Monday, July 26, 2010

Writing style

I confess that I sometimes found Murdoch's writing style too densely detailed (mainly too concerned with physical description), and, thus, somewhat slow-moving, but I also found some real gems of phrasing and sheer observation.

Sometimes comic:
To Dave's pupils the world is a mystery; a mystery to which it should be reasonably possible to discover a key. The key would be something of the sort that could be contained in a book of some eight hundred pages. To find the key would not necessarily be a simple matter, but Dave's pupils feel sure that the dedication of between four and ten hours a week, excluding university vacations, should suffice to find it.

Hehe

Sometimes poignant:
As for her ambiguous dismissal of me, I was used to this. Most of the women I know behave in this way, and I have become accustomed to asking no questions, and even to thinking no questions. We all live in the interstices of each other's lives, and we would all get a surprise if we could see everything.

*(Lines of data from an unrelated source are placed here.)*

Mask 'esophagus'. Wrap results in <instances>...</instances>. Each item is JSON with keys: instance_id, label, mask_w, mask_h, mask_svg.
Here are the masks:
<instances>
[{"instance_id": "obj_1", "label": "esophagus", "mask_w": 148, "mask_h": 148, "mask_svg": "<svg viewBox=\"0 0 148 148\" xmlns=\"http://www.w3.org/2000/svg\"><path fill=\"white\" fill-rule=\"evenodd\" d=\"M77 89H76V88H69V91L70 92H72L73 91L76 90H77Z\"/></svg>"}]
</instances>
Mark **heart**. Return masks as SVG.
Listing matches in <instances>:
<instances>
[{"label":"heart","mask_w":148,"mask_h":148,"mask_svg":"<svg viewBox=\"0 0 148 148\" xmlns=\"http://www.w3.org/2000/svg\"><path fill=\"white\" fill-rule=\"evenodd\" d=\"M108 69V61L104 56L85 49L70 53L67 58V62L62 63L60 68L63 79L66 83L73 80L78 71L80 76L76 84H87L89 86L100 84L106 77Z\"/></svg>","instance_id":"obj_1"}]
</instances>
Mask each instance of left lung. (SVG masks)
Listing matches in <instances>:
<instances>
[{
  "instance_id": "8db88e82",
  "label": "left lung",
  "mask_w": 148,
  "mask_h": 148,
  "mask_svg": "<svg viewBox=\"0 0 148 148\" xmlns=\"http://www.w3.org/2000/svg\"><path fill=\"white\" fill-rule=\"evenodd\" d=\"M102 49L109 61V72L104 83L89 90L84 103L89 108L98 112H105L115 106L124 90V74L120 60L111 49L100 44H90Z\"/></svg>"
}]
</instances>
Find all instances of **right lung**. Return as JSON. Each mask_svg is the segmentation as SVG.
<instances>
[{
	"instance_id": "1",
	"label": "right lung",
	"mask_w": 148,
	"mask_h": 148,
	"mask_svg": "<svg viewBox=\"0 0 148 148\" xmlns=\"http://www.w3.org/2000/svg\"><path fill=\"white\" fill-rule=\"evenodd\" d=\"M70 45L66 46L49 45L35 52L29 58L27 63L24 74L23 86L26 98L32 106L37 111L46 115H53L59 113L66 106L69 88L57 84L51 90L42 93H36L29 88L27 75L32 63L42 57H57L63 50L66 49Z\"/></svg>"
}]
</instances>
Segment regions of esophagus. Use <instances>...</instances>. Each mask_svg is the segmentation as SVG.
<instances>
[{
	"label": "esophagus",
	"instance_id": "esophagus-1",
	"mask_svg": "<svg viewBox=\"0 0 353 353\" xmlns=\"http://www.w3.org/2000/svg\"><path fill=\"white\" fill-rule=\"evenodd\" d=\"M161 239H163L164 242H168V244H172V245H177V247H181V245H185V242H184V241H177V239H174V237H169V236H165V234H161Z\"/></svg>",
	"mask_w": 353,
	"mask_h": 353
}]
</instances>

That is just brilliant to me. We all live in the interstices of each other's lives.

How strangely it excites people to see their dogs swimming!

Indeed, it does. Without fail! (I heartily enjoyed the way she portrayed Mars and Jake's fondness for him).

"Some situations can't be unravelled," said Hugo, "they just have to be dropped. The trouble with you, Jake, is that you want to understand everything sympathetically. It can't be done. One must just blunder on. Truth lies in blundering on."

That's when I saw Hugo's real genius.

And sometimes poetic:
Events stream past us like these crowds and the face of each is seen only for a minute. What is urgent is not urgent forever but only ephemerally. All work and all love, the search for wealth and fame, the search for truth, life itself, are made up of moments which pass and become nothing. Yet through this shaft of nothings we drive onward with that miraculous vitality that creates our precarious habitations in the past and the future. So we live; a spirit that broods and hovers over the continual death of time, the lost meaning, the unrecaptured moment, the unremembered face, until the final chop that ends all our moments and plunges that spirit back into the void from which it came."

Gorgeous.

1 comment:

Erin said...

I noted some of the same passages, especially the one about dogs swimming (hehe!) and the one about "blundering on." Also love "the interstices of each other's lives." Genius.